The Business of Heritage

Download The Business of Heritage PDF Online Free

Author :
Publisher : Cambridge Scholars Publishing
ISBN 13 : 1527554163
Total Pages : 231 pages
Book Rating : 4.5/5 (275 download)

DOWNLOAD NOW!


Book Synopsis The Business of Heritage by : Darran Jordan

Download or read book The Business of Heritage written by Darran Jordan and published by Cambridge Scholars Publishing. This book was released on 2020-06-04 with total page 231 pages. Available in PDF, EPUB and Kindle. Book excerpt: Throughout the world, consultant archaeologists are at work on heritage assessments covering a broad range of fields, subjects, techniques, locations and connections. Due to government legislations to protect heritage, an industry has developed where archaeology is inextricably linked to business. The result is the production of a vast amount of material not widely seen, with the result of the heritage work often remaining unpublished. This collection of papers examines how heritage is undertaken as a business, and what this means for the ongoing protection of the past and development of archaeological knowledge. The international connections of a global business structure present an opportunity to approach heritage and archaeological studies with a global ‘one world’ view, parallel with the corporate approach practiced by an international company. This volume collects papers by archaeologists and heritage specialists from around the globe, providing insights into the intentions, processes and outcomes of an international heritage consultancy in operation. From managing heritage structures associated with space exploration at the NASA Ames Research Center, to protecting Roman archaeology in North Yorkshire, and from an industrial landscape in Cornwall to a palimpsest of Aboriginal artefacts in Australia, this book contextualises international consultancy within a broader milieu of archaeological study and documents the way in which an international business contributes to the development of academic knowledge on a world scale.

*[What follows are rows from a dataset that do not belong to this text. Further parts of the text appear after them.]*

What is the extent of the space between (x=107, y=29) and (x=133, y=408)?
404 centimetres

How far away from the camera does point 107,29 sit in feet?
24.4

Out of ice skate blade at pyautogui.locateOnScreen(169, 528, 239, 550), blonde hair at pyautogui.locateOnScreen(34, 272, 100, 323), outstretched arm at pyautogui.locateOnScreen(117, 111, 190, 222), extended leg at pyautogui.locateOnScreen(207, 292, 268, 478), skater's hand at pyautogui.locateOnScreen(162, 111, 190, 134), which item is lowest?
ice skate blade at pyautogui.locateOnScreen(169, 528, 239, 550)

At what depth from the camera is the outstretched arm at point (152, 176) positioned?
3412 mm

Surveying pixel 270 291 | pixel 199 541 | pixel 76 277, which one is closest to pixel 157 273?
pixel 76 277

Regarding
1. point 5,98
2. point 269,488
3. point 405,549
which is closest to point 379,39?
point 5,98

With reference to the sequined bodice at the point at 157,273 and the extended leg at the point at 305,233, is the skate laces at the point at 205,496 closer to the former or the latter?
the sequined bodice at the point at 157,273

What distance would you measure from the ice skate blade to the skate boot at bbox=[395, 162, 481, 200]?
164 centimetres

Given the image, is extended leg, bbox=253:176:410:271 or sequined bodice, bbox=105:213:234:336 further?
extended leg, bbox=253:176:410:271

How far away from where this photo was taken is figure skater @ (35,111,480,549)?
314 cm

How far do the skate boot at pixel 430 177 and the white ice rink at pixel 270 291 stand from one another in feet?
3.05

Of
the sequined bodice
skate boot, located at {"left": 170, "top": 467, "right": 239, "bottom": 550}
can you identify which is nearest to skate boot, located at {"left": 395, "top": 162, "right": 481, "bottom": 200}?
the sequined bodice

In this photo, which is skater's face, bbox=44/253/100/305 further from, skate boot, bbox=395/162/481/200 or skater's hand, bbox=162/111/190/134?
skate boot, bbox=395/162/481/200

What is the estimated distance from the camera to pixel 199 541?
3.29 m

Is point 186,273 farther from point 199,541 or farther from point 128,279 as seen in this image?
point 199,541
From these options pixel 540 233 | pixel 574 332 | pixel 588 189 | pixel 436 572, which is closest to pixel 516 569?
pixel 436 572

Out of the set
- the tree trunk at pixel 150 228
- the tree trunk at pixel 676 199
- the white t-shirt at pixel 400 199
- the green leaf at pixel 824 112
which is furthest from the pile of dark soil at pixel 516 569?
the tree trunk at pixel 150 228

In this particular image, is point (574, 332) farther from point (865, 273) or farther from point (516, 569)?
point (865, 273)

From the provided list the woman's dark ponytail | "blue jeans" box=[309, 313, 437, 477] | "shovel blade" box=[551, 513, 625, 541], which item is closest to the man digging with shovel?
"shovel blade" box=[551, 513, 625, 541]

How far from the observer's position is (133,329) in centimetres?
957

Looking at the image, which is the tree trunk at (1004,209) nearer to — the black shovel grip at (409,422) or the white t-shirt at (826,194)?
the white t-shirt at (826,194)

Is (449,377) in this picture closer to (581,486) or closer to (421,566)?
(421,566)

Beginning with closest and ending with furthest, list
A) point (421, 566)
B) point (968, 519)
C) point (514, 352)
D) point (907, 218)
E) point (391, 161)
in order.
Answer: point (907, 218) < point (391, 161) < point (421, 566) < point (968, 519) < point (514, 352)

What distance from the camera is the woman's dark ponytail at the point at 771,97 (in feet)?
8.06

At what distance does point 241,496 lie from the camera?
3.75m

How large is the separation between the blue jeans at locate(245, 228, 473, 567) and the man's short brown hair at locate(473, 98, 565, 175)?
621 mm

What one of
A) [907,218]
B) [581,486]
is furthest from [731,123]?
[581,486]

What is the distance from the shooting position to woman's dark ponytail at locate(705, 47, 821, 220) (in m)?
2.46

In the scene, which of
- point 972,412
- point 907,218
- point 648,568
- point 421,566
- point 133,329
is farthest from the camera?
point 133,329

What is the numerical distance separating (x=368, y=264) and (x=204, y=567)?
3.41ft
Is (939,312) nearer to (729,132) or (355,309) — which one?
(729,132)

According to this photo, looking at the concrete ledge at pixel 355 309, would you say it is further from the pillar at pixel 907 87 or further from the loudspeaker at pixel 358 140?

Dr Space Junk vs The Universe

Download Dr Space Junk vs The Universe PDF Online Free

Author :
Publisher : MIT Press
ISBN 13 : 0262043432
Total Pages : 306 pages
Book Rating : 4.2/5 (62 download)

DOWNLOAD NOW!


Book Synopsis Dr Space Junk vs The Universe by : Alice Gorman

Download or read book Dr Space Junk vs The Universe written by Alice Gorman and published by MIT Press. This book was released on 2019-10-22 with total page 306 pages. Available in PDF, EPUB and Kindle. Book excerpt: A pioneering space archaeologist explores artifacts left behind in space and on Earth, from moon dust to Elon Musk's red sports car. Alice Gorman is a space archaeologist: she examines the artifacts of human encounters with space. These objects, left behind on Earth and in space, can be massive (dead satellites in eternal orbit) or tiny (discarded zip ties around a defunct space antenna). They can be bold (an American flag on the moon) or hopeful (messages from Earth sent into deep space). They raise interesting questions: Why did Elon Musk feel compelled to send a red Tesla into space? What accounts for the multiple rocket-themed playgrounds constructed after the Russians launched Sputnik? Gorman—affectionately known as “Dr Space Junk” —takes readers on a journey through the solar system and beyond, deploying space artifacts, historical explorations, and even the occasional cocktail recipe in search of the ways that we make space meaningful. Engaging and erudite, Gorman recounts her background as a (nonspace) archaeologist and how she became interested in space artifacts. She shows us her own piece of space junk: a fragment of the fuel tank insulation from Skylab, the NASA spacecraft that crash-landed in Western Australia in 1979. She explains that the conventional view of the space race as “the triumph of the white, male American astronaut” seems inadequate; what really interests her, she says, is how everyday people engage with space. To an archaeologist, objects from the past are significant because they remind us of what we might want to hold on to in the future.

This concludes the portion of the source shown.